Joyeuse St Valentin !

8 1 3
                                    

— Je déteste la St Valentin.

— Pfff, t'as qu'à arrêter de faire la chasse aux râteaux aussi...

— Roh, c'est bon, hein...

Un rire franchit mes lèvres. Voilà un concept que je ne comprendrai jamais : le râteau. Pour moi, il est évident qu'un amour sans retour doit rester secret.

Je détourne les yeux de ces deux camarades qui discutent au fond de la classe pour me plonger dans mes propres pensées. Oui, c'est la St Valentin, et ce jour là je l'ai passé à couvrir d'un regard amer l'élu de mon cœur que je soupçonne d'être déjà en couple. Il faut croire que ma vie n'est faite que d'amours déçus...

Je me concentre sur ce que dit le prof et la fin du cour se déroule tranquillement, ainsi que la fin de la journée.

— Je rentre avec toi ? demandé-je à mon meilleur ami à la sortie des cours.

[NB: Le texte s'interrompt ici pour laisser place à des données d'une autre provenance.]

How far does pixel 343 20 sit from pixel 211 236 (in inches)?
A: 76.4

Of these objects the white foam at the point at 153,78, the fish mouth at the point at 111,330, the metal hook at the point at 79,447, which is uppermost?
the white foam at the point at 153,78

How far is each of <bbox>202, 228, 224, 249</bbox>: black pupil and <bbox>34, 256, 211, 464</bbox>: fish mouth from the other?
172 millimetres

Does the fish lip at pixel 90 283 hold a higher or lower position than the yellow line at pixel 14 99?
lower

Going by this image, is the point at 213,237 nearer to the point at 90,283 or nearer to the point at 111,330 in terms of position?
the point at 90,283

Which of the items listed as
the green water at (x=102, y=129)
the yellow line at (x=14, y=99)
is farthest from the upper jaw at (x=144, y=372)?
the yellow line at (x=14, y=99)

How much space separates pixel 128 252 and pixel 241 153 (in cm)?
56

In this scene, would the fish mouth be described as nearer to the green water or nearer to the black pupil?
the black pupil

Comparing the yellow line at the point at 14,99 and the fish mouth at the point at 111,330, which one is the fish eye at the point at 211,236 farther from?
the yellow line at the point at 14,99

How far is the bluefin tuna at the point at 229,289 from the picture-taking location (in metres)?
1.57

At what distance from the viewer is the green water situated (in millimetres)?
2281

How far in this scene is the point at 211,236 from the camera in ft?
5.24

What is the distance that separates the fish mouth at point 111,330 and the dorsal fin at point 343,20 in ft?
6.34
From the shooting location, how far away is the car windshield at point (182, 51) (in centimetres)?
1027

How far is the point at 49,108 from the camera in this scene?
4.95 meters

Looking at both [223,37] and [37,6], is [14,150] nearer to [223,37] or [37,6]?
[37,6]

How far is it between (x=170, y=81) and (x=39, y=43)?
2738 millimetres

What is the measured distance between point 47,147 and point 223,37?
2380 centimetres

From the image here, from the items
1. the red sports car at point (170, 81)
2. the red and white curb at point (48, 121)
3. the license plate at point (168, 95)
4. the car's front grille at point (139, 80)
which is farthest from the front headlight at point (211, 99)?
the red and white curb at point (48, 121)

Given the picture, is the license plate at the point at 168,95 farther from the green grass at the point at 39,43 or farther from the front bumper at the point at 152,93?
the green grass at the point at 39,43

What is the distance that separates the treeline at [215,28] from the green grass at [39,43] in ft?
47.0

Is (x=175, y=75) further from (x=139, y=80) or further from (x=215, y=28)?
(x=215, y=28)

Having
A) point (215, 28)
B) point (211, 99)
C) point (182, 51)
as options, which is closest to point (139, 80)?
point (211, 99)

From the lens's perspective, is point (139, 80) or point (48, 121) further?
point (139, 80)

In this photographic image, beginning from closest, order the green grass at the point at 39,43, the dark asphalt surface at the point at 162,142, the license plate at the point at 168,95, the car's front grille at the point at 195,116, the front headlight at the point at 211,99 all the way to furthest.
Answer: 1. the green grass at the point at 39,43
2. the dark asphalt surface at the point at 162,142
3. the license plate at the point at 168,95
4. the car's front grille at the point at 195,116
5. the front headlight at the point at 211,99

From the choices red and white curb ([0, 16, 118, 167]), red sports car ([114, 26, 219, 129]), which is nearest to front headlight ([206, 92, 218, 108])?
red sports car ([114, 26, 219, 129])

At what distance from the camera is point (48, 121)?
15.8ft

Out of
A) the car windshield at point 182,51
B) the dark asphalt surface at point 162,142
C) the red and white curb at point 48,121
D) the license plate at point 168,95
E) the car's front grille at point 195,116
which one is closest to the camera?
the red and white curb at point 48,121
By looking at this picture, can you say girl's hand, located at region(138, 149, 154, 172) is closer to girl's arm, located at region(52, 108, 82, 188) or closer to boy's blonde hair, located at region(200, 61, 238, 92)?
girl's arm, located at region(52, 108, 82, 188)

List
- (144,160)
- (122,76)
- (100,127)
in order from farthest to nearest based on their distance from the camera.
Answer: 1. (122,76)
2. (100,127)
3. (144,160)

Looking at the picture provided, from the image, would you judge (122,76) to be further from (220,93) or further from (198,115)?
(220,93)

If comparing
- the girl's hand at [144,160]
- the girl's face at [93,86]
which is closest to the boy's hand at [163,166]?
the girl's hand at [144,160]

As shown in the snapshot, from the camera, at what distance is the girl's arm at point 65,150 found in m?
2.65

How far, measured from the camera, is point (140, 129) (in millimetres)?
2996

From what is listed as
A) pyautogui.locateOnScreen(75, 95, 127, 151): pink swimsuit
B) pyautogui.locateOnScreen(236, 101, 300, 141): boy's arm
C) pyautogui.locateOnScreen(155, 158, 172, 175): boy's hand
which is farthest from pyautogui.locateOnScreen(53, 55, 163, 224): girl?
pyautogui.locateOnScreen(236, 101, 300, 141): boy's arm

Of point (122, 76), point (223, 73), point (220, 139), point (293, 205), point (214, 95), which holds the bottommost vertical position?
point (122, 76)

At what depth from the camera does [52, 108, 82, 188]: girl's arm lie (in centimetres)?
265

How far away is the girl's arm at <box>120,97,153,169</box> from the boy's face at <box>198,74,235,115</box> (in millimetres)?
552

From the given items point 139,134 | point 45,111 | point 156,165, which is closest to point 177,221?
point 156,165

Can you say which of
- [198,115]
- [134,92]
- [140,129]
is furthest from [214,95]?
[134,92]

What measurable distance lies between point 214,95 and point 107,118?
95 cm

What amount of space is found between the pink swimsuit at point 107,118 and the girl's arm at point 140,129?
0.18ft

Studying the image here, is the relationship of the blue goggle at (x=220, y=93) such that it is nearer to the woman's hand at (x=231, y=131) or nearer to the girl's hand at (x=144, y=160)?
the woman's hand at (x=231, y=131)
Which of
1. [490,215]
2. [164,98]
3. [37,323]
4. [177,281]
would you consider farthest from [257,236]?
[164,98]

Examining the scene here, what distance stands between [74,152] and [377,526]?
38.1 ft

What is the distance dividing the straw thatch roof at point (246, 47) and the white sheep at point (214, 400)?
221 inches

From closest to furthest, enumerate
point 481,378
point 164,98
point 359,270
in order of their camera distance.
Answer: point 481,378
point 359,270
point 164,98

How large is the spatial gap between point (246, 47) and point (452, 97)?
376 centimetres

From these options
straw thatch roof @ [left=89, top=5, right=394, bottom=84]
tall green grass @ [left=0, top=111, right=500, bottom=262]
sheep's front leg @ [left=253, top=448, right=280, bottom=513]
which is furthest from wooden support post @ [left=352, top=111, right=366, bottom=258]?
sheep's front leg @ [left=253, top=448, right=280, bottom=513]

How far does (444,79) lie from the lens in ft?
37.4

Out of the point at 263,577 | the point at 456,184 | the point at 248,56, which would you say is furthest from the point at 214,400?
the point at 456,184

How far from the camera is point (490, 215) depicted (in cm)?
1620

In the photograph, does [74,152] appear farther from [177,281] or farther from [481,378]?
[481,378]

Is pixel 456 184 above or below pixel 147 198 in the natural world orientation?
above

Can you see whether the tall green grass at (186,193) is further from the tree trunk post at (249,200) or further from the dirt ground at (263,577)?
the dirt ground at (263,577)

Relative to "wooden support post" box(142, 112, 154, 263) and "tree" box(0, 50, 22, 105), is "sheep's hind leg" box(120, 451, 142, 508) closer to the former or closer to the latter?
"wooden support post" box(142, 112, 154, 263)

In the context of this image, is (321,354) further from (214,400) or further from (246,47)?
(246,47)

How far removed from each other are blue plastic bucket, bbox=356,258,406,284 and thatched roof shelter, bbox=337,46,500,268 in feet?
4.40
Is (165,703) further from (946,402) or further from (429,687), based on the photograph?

— Oui, répond-il, mon père peut nous ramener.

Nous faisons le tour de l'établissement jusqu'à la belle entrée des professeurs et là, nous entrons dans une Volkswagen de couleur sombre. Je salue le père de mon ami avant d'ouvrir mon téléphone. Le conducteur redémarre la voiture et roule tant bien que mal derrière les autres automobiles ne cessant de s'arrêter. Dans cette ruelle entre la place devant le collège et l'allée de l'autre côté est souvent encombrée en fin de journée, se frayer rapidement un chemin devient un véritable parcours du combattant.

Je baisse les yeux vers mon portable. Ma mère est en train de m'appeler. Je déglutit avec difficulté. Elle est partie il y a trois jours chez mes grands-parents. Cet appel ne peut rien présager de bon...

En tremblant, je décroche.

Elle prononce mon nom.

— Tu préfères que je te rappelle plus tard ? me dit sa voix à l'autre bout du fil.

— Non, dis-je d'une voix tendue.

À quoi bon remettre à plus tard ce qu'on peut faire au moment même ?

Obéissant à mes paroles, ma mère prononce trois mots.

*

Bordeaux. Une ville que j'aurais trouvé plutôt sympathique si les circonstances avaient été moins difficile.

Le début du mois de février rendait la température basse, mais supportable malgré tout. Qu'importe. J'aurais été prêt à supporter aussi bien le climat hostile sibérien que la chaleur humide amazonienne pour me rendre à Bergonié.

Dans mon savoir parfois très bancal, je savais que Bergonié est une sorte d'hôpital spécialisé dans le traitements du cancer. Ce qui explique pourquoi mon grand-père avait dû partir de chez lui, bien des kilomètres au-dessus de cette ville, pour se rendre ici.

J'étais déjà venu dans ce bâtiment, quelques semaines auparavant. J'en reconnaissais chaque couloir, chaque ascenseur et surtout chaque chemin biscornu qu'il fallait emprunter pour se rendre à destination. Quoiqu'il en soit, cette chambre, nous l'avons trouvée. Ma grand mère, ma tante, ma mère et moi n'y sommes pas entrés en même temps. Je patientais tantôt avec l'une, tantôt avec l'autre.

Mais quand ce fut mon tour, je ne pus que remarquer la maigreur de mon grand-père.

Comme j'admirais cette homme... Cela faisait trois longues années qu'il endurait ces souffrances que je ne pouvais qu'imaginer. Il avait dû manger avec un tuyau dans le nez après que les rayons lui aient brûlé l'intérieur de sa poitrine, se raser complètement la barbe après que ses cheveux ne se soient mis à tomber, il avait maigri, il parlait d'une voix changée, et tant d'autres choses qui ne me venaient pas à l'esprit. Et tout ça à cause d'une tumeur au poumon que l'on avait mis un peu de temps à découvrir.